Photo by Amanda Seef.
Word of the 8 a.m. eviction notice needs a second glance, 9:30 in the television room of the Syracuse Athletic Club, downtown YMCA — off red, subtle, at the top of the cover. Inside, sharp black bold, Page 3. Too late to negotiate, the mayor tells the Civil Liberties Union folks. The country’s, perhaps the world’s, model Occupation would be challenged to vacate by police, probably in the midst of high winds and heavy snow. An estimated 120 people gather at the Occupation the night before for a General Assembly on options. A significant number volunteer that they would submit to arrest, and a suggestion that local policy allows for a visit to arrestees before incarceration, fosters a number equal to those volunteering arrest committing to be visitors, with an accompanying call to “Occupy the Jail.”
The hovering action seems sudden. The police have complimented the occupiers on their comportment. The mayor has visited the site several times to talk with occupiers. As long as they keep the agreed upon deal, it’s cool with her. But the action is now necessitated by reports of continued violations of the deal, of occupiers possessing items which could cause fires.
Approaching Perseverance Park from the east at noon, the bus line-up blocks the view of tents targeted for termination. The crossing clock at Fayette and Salina counting down from 12, as if offering time to think before taking the last shot.
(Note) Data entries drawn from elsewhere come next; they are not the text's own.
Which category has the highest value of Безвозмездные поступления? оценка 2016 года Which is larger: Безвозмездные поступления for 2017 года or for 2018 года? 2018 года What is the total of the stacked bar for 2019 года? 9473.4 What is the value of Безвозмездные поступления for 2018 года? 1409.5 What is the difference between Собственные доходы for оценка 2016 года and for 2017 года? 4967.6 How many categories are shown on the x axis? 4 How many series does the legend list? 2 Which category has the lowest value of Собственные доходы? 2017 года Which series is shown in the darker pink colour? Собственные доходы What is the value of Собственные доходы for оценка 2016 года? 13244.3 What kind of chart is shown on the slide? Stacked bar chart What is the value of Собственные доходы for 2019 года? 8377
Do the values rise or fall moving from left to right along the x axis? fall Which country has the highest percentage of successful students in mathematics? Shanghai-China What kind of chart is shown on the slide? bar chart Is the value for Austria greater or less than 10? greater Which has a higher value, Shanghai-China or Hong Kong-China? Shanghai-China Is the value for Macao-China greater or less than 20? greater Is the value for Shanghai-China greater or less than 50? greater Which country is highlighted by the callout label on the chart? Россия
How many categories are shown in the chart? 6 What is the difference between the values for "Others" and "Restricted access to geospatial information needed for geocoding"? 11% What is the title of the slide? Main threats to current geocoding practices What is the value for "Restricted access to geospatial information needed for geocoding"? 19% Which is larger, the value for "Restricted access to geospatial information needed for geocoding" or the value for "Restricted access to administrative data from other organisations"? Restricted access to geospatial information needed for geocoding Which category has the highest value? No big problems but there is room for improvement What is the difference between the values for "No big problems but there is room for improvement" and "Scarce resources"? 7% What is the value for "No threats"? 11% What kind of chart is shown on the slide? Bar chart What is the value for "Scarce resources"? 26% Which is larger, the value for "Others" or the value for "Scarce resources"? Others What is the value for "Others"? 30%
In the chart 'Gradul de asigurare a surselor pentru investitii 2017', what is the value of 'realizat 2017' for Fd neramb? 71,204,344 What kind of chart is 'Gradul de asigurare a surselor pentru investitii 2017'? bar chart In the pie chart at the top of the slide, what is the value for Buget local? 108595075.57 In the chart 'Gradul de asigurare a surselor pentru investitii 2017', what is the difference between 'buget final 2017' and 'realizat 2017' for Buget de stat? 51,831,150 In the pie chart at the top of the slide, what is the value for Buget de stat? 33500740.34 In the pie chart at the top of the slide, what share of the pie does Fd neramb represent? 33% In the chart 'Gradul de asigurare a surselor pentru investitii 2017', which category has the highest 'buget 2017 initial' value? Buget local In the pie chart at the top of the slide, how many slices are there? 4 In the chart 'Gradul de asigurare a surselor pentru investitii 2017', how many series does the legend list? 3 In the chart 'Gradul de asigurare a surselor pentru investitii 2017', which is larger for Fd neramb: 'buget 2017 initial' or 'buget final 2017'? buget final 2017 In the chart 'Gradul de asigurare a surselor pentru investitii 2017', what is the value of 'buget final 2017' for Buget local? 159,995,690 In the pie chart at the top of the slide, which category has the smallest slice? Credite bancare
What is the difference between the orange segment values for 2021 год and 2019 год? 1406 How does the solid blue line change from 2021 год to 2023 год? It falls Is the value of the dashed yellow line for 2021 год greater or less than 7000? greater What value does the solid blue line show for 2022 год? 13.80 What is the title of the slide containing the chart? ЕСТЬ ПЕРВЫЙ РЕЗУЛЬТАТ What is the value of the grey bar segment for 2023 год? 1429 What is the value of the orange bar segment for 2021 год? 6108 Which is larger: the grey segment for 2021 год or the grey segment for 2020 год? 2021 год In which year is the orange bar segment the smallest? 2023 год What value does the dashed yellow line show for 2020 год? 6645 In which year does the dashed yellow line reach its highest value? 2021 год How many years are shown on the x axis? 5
The tents are still there. Less in number than in warmer times, but the largest impressive with a wood framed door and shiny new knob. Eight a.m., according to Civil Liberties Dennis, there were no evictors, no snow, no winds, but by his estimate 100 people, ready for whatever. “Like in other cities,” he reflects, NYCLU credentials on display on his chest, “they’ll come late at night when very few are here.”